● Do this
Rewrite the data below with every "corrugated roof" changed to "metal roof" and nothing else altered. Leave the pictures out of your answer.

● Material to process

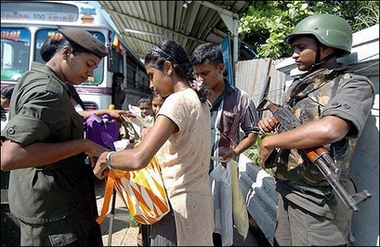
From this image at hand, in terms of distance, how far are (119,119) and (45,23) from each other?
3.93 metres

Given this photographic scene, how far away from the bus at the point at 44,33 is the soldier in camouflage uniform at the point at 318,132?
423 centimetres

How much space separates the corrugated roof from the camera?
7023 mm

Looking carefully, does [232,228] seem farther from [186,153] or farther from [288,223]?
[186,153]

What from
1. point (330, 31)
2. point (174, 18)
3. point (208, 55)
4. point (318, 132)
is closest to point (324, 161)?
point (318, 132)

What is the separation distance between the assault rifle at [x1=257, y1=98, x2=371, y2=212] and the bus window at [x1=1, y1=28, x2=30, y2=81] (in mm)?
5120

● Right answer
From this image at hand, in terms of distance, how far are (119,119) and (45,23) from each other?
3.93 metres

Given this photographic scene, how far away from the bus at the point at 44,33 is the soldier in camouflage uniform at the point at 318,132?
423 centimetres

How much space separates the metal roof from the camera?
7023 mm

Looking carefully, does [232,228] seem farther from [186,153] or farther from [288,223]?
[186,153]

What from
1. point (330, 31)
2. point (174, 18)
3. point (208, 55)
4. point (318, 132)
is closest to point (324, 161)?
point (318, 132)

What is the separation distance between the assault rifle at [x1=257, y1=98, x2=371, y2=212] and the bus window at [x1=1, y1=28, x2=30, y2=81] (in mm)?
5120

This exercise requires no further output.